TEXTO EXTRAÍDO
Na vida, convivendo com o semelhante, descobri que eles têm muito mais poder que se possa imaginar, tanto que não são poucas as personalidades – contemporâneas ou do passado – que ficaram marcadas pelas palavras que disseram, e, muito mais grave ainda, até mesmo pelo que nunca disseram, mas que, ainda assim, viram seus nomes vinculados a frases ou palavras que lhes marcaram a vida para sempre, quer positiva, quer negativamente.

Exemplos dessa constatação não faltam. Voltaire, por exemplo, nunca disse a frase “Eu discordo do que você diz, mas defenderei até a morte o seu direito de dizê-lo“, conquanto seja uma frase simpática de democrática e em razão do que nunca sofreu nenhum censura.  Quem a pronunciou, em verdade, foi uma biógrafa sua, segundo consta das anotações históricas que se tem.

DADOS REGISTRADOS

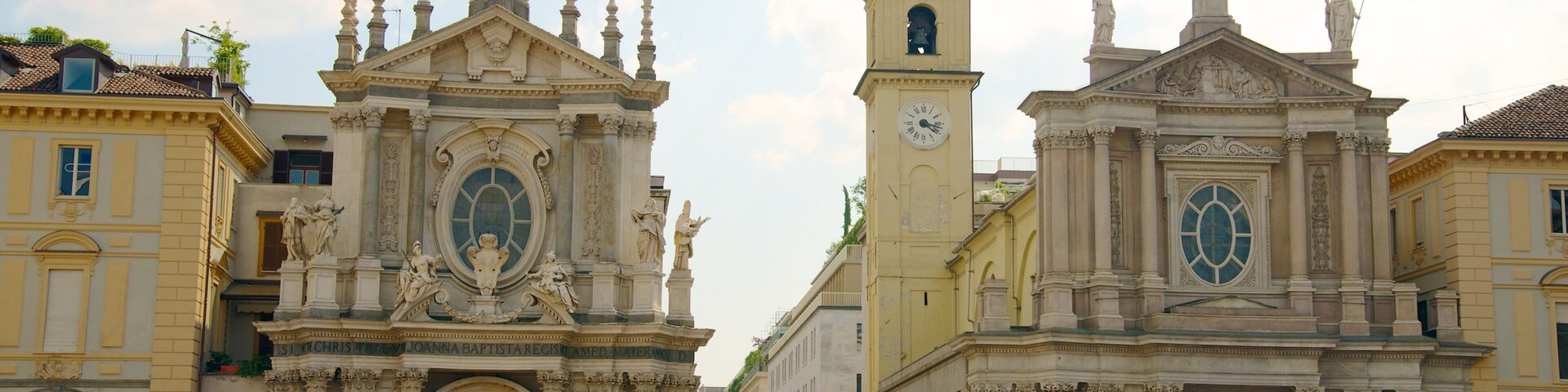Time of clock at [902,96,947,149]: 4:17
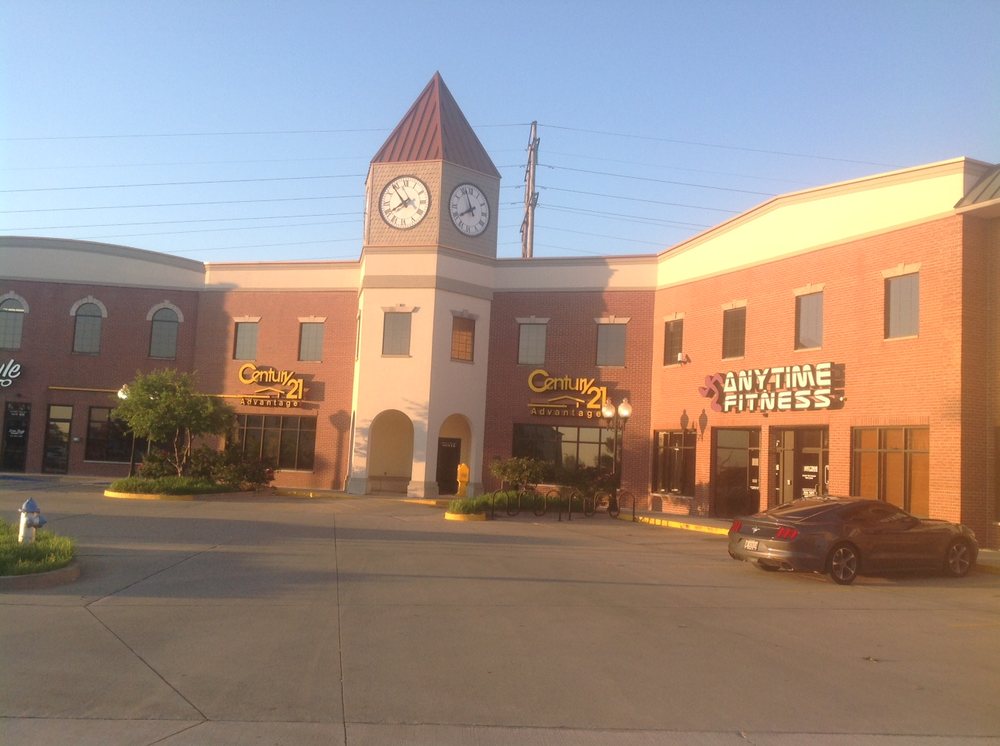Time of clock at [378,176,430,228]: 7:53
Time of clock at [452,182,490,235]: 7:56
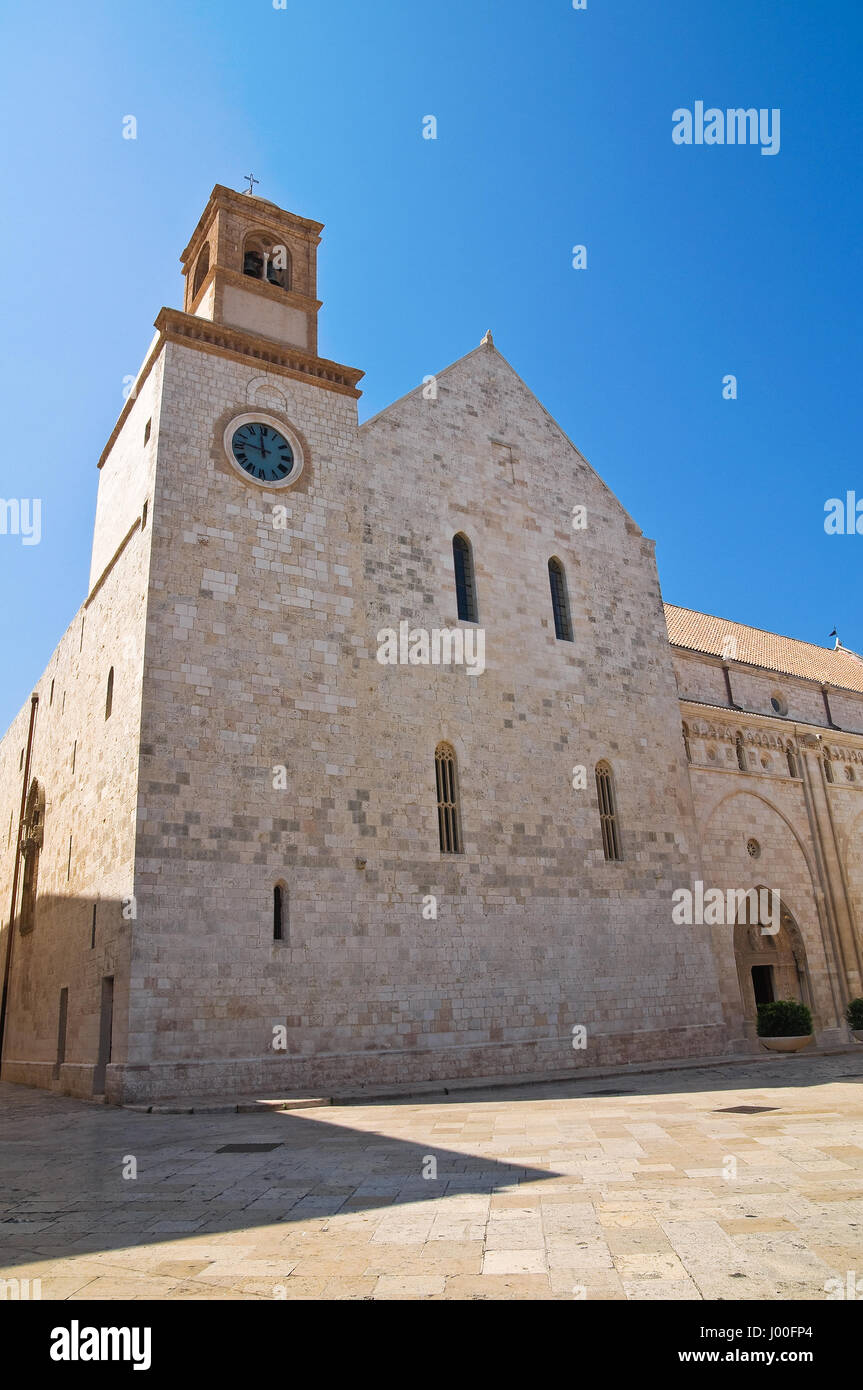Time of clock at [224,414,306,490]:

O QUE FAZER
1. Reescreva o trecho do texto sobre o poder das palavras que vai de "Exemplos dessa constatação" até "que se tem.", inclusive, trocando "Voltaire" por "Rousseau".
2. Dê prosseguimento ao texto sobre o poder das palavras a partir do ponto em que ele termina.
Os dados não têm relação alguma com esta atividade.

RESULTADOS EM ORDEM
1.
Exemplos dessa constatação não faltam. Rousseau, por exemplo, nunca disse a frase “Eu discordo do que você diz, mas defenderei até a morte o seu direito de dizê-lo“, conquanto seja uma frase simpática de democrática e em razão do que nunca sofreu nenhum censura.  Quem a pronunciou, em verdade, foi uma biógrafa sua, segundo consta das anotações históricas que se tem.

2.
Da mesma forma, consta que a frase atribuída a Benjamim Franklin (uns dizem que pronunciada por Eça de Queiroz) –Políticos e fraldas devem ser trocados de tempos em tempos, pelo mesmo motivo” – não teria sido pronunciada por ele, mas entrou para história como se tivesse sido dita  pelo presidente americano.

O certo é que, para bem ou para o mal, todo cuidado é pouco com as palavras, na certeza de que pode ocorrer, sim, até mesmo de atribuírem a nós aquilo que nunca dissemos, como ocorreu comigo certa feita, quando, numa audiência, pedi ao acusado que jogasse a goma de marcar fora porque estava atrapalhando a sua dicção, tendo chegado ao Tribunal e informação de que eu havia proibido – assim mesmo, arrogantemente, ditatorialmente –  o uso, por qualquer pessoa – funcionário, inclusive – de goma de mascar no meu gabinete e na salas das audiências.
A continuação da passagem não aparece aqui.